Wednesday 19 October 2011

Bir Gün Gelecek…

İşte o gün, bir şehit haberi duyduğumuzda hayat donacak, kulaklarımızı bir uğultu kaplayacak.
İstanbul’da sadece martıların çığlıkları duyulacak belki.
Ama biz hiçbir şeyi duymayacağız, duymak istemeyeceğiz.
Olduğumuz yerde durup başımızı öne eğeceğiz; ve düşüneceğiz.
 
Televizyonlarda kırmızı bantlarla yazılan “son dakika” gelişmeleri hiç mi hiç umurumuzda olmayacak.
Ekrandaki spiker, gazeteci, yorumcu da tek bir kelime dahi edemeden birbirlerine boş boş bakacaklar.
Hükümet, siyasi parti veya ordu yetkililerine canlı bağlantılar olmayacak.
Çünkü onlar da artık söyleyecek bir şey kalmadığının farkında olacaklar.
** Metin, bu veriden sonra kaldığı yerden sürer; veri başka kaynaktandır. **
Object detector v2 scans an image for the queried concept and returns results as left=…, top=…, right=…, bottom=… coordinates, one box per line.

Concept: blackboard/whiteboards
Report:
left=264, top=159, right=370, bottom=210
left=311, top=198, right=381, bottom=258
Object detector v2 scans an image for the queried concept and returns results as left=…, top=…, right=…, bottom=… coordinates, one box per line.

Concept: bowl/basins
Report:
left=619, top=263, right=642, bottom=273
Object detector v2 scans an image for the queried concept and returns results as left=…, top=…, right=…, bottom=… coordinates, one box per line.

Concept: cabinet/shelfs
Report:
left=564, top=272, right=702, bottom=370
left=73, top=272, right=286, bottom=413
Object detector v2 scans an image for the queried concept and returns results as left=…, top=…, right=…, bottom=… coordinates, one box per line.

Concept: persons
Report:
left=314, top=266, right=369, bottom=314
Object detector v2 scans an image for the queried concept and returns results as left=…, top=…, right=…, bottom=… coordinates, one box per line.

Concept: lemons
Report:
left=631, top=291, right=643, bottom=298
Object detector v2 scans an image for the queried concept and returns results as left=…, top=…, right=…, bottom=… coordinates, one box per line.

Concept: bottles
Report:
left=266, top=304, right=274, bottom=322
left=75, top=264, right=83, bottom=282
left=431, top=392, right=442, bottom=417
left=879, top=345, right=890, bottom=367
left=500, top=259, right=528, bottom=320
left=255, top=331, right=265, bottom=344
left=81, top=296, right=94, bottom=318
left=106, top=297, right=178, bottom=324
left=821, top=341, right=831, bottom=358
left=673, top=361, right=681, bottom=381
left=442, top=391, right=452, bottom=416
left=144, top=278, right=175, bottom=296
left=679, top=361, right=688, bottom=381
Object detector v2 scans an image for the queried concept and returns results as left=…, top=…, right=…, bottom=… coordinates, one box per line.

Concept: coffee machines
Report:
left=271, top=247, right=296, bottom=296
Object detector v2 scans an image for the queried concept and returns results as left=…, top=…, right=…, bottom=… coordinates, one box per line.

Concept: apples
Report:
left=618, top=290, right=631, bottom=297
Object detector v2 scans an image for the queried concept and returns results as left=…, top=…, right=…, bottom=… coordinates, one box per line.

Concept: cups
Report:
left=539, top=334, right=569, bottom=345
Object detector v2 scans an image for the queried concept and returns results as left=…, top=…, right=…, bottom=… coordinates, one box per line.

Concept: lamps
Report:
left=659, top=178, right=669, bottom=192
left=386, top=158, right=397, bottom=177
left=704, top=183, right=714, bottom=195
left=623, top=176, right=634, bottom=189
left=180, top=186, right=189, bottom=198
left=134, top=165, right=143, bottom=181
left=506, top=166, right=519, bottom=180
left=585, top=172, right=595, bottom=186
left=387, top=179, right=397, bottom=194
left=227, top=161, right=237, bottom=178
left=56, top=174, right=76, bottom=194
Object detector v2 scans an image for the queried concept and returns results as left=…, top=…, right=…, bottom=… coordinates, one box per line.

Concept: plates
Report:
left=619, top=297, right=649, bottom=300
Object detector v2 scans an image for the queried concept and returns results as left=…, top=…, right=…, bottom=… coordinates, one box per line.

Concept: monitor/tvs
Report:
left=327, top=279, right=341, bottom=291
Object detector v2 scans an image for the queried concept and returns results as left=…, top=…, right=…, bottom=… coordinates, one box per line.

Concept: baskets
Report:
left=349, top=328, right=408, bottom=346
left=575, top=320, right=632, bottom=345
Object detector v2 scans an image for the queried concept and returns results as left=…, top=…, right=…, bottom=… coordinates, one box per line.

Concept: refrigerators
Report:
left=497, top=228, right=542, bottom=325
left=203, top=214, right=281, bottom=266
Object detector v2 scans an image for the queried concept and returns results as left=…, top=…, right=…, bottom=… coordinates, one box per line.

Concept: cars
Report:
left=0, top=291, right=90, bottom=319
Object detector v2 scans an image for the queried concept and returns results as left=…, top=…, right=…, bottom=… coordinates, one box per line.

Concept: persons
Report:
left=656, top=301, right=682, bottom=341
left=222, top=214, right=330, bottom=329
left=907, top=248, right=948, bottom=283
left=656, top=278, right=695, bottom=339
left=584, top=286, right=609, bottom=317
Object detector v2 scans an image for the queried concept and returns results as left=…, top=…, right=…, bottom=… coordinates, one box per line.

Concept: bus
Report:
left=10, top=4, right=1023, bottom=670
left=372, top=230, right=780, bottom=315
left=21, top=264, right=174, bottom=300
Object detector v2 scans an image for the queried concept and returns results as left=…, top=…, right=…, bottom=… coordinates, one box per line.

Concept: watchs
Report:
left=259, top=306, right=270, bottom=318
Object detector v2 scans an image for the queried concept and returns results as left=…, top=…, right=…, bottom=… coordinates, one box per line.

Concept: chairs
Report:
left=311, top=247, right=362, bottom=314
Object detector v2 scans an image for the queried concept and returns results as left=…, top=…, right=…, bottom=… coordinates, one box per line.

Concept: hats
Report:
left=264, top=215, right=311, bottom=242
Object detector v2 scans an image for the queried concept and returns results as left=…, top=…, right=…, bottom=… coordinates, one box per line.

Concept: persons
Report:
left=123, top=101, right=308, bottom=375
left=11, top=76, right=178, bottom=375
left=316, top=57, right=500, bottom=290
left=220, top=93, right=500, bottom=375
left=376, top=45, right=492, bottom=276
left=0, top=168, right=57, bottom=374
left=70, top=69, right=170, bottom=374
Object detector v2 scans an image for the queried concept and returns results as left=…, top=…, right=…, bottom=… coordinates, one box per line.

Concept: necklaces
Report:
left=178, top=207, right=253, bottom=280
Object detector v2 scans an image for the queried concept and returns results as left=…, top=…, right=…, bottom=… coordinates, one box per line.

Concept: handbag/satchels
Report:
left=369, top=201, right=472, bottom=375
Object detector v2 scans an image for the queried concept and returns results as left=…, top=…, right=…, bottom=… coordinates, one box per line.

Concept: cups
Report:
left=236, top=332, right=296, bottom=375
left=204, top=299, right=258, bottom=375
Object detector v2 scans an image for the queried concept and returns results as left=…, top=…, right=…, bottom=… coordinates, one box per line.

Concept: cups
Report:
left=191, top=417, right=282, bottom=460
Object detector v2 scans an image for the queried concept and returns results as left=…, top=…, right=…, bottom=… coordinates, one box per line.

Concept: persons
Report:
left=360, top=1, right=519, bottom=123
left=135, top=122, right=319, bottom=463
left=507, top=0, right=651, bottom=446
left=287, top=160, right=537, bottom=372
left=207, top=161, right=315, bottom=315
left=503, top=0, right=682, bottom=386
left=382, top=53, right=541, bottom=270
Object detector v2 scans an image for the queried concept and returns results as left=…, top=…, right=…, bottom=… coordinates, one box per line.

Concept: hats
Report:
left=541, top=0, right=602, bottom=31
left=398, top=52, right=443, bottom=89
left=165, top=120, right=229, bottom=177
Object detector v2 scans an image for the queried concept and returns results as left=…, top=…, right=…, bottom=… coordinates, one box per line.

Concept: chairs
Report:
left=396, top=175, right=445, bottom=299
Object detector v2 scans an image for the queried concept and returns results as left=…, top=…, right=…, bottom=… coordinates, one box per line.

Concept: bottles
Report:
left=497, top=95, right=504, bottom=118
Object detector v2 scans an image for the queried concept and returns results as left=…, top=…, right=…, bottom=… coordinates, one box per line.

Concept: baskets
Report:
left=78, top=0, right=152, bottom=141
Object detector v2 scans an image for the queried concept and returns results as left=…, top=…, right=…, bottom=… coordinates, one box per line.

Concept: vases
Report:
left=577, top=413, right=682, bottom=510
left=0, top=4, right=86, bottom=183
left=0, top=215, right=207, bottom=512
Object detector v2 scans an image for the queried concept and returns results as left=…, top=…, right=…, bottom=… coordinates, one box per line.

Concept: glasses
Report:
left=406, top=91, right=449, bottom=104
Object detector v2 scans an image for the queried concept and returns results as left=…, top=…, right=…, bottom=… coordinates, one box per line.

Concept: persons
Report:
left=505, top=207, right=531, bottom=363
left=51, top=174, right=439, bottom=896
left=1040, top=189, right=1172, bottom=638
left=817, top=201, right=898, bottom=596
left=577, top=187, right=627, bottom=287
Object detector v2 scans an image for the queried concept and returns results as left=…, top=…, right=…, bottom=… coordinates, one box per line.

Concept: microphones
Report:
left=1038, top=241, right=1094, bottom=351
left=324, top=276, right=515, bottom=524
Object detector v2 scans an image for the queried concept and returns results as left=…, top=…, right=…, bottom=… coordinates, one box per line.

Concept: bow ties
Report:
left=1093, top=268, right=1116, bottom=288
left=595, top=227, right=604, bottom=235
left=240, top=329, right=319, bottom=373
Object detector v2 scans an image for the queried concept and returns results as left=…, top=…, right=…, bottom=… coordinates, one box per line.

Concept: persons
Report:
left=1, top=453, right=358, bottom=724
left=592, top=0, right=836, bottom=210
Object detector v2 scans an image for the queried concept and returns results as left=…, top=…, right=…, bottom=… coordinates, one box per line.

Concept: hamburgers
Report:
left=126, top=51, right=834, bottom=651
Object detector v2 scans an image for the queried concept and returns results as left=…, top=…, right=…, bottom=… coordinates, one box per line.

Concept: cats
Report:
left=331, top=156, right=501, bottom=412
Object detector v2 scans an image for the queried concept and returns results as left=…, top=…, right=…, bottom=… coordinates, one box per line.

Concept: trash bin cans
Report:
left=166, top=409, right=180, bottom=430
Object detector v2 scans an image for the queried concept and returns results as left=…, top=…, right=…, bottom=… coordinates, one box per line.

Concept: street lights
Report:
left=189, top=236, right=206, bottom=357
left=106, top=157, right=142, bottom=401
Onların da kulakları uğuldayacak.
Belki makam odalarına, belki iç dünyalarına kapatacaklar kendilerini ve düşünecekler.
Gazeteciler binlerce defa attıkları başlıkları değil, başka bir şey yazmaları gerektiğinin farkına varacaklar o gün.
“Bıçak kemiğe dayandı” ve “Sözün bittiği yer” demek olmadığını anlayacaklar gazetecilik yapmanın.
 
Evlilik programlarında paravan arkasından iletişim kurmaya çalışan çiftler birbirlerine hiçbir soru soramayacaklar.
Bulunması gereken bu kadar acil bir cevap varken hiçbir soru yeterince önemli olmayacak.
Susacaklar.
Paravan açılacak, hem orda hem de kafalarımızda.
Hiçbir film, dizi, ekonomi ve magazin programı, hatta eğlenceli bir reklam bile görmeyeceğiz televizyonlarda.
Evdekilerse zaten bunun farkında olmayacak. Televizyonu dahi açmayacaklar ne de olsa.
Farkına varacaklar ki, aslında en acıklı, en gerçekçi ve en vahşi dizi, zaten yaşadığımız ve lanet olsun ki kanıksadığımız terör cehennemi.
 
Siyasetçiler şehitlerin üzerinden siyaset yapmayacak, tabutlara sarılan bayrakların aslında göklere ait olduğunu hatırlayacaklar.
Belki onlar da sessiz sedasız mecliste oturup, kulaklarındaki uğultuyla birbirlerine bakacaklar.
Konuşmadan, bağrışmadan anlaşmayı deneyecekler ilk defa.
 
Sonra hepimiz teker teker kafalarımızı kaldıracağız ve kendimize soracağız;
Acaba bu Araf hayatından kurtulmamız için benim üzerime düşen, yapmam gereken nedir diye:
Güle oynaya askere yolladığımız her evladımızı yine güle oynaya karşılamak için.
Terörün, siyasete karıştırılamayacak kadar ciddi bir şey olduğunu, her koşulda karşısında omuz omuza ve dimdik durmamız gerektiğini unutmamak için.
Bu beladan kurtulmadan huzur ve refaha hiçbir zaman kavuşamayacağımızı idrak etmek için.
Teröre karşı hiçbir ülkeden destek almadığımızı, alamadığımızı kabullenip, kendi bacağımızdan asılarak bu işi nasıl çözebileceğimizi bulmak için.
Operasyonların dağlarda değil, kafalarda ve vicdanlarda yapılması gerektiğini anlamak için.
Bir hafta bile aklımızda tutmadığımız o şehit isimlerinin, aslında kayıp giden birer hayat olduğunu unutmamak için.
Birine adi, şerefsiz, haysiyetsiz demenin değil de, terörist demenin en büyük hakaret sayılacağı günlerin gelmesi için.
Hımbıl hımbıl oturup televizyon izleyerek, topu orduya ve siyasetçilere atarak terörden kurtulamayacağımızı anlamak için.
 
Bir gün gelecek, hayat duracak ve hepimiz olduğumuz yerde kalakalacağız.
Kulaklarımız uğuldayacak, derin derin düşünecek ve ağlayacağız.
Sonra kendi kendimize soracağız; ben ne yapabilirim?
Bu gün, şu saat, şu dakikadan sonra, bir tek can dahi kaybetmemek için herkesten önce ben, bizzat ne yapabilirim?
 
İşte biz ancak ve ilk defa o gün, terörle savaşmaya başlayacağız.